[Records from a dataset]
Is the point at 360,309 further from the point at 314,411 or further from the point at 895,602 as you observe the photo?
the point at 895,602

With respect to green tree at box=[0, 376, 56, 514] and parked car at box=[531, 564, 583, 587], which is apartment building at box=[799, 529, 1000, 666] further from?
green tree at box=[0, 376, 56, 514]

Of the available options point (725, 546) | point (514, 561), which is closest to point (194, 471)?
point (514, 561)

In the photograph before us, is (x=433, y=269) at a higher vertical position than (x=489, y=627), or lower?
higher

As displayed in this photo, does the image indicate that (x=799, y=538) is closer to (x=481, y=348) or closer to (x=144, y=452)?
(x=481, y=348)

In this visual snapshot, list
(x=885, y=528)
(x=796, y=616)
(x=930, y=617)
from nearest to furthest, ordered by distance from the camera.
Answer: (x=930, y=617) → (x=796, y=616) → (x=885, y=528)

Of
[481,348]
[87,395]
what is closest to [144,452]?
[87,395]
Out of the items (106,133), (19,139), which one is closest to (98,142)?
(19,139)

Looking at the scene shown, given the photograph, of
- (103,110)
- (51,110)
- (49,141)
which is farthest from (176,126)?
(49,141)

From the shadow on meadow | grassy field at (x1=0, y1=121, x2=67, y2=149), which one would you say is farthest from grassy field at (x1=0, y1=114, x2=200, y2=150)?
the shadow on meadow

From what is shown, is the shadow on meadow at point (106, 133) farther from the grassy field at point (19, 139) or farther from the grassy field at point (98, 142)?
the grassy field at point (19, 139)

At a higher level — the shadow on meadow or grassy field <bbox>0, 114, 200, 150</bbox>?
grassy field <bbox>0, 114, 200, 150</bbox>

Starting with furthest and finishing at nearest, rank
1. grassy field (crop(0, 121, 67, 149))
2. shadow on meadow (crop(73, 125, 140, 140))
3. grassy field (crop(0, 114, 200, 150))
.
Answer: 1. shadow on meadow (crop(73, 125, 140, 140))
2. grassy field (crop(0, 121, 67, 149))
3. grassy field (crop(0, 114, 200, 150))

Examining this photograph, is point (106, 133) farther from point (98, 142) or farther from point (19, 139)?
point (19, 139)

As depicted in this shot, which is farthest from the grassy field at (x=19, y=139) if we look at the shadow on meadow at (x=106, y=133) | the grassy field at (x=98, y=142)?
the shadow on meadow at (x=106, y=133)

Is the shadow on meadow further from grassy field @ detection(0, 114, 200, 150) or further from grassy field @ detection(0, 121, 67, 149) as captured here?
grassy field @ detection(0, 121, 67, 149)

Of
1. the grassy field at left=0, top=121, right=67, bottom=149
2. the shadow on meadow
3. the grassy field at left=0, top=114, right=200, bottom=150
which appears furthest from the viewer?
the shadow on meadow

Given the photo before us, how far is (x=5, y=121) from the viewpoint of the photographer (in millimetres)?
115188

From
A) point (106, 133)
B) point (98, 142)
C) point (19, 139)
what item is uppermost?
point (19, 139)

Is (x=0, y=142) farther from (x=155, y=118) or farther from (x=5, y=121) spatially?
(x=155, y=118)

GOAL: Repeat word for word every line from the one that holds "Examining this photograph, is" to the end. Both ends count.

RESULT:
Examining this photograph, is point (106, 133) farther from point (98, 142) or farther from point (19, 139)?
point (19, 139)

As depicted in this shot, which is farthest from the grassy field at (x=19, y=139) if we look at the shadow on meadow at (x=106, y=133) | the grassy field at (x=98, y=142)?
the shadow on meadow at (x=106, y=133)

Is the shadow on meadow further from grassy field @ detection(0, 114, 200, 150) or further from grassy field @ detection(0, 121, 67, 149) as captured here?
grassy field @ detection(0, 121, 67, 149)

Of
1. the grassy field at left=0, top=121, right=67, bottom=149
2. the shadow on meadow
3. the grassy field at left=0, top=114, right=200, bottom=150
which appears furthest from the viewer?
the shadow on meadow

Given the photo before us, how far is (x=5, y=121) from the viewpoint of the photographer (in millimetres)?
115188

From
A) point (106, 133)
B) point (98, 142)
C) point (19, 139)
what item is uppermost?
point (19, 139)

Is (x=0, y=142) farther from (x=155, y=118) or farther from (x=5, y=121) spatially?
(x=155, y=118)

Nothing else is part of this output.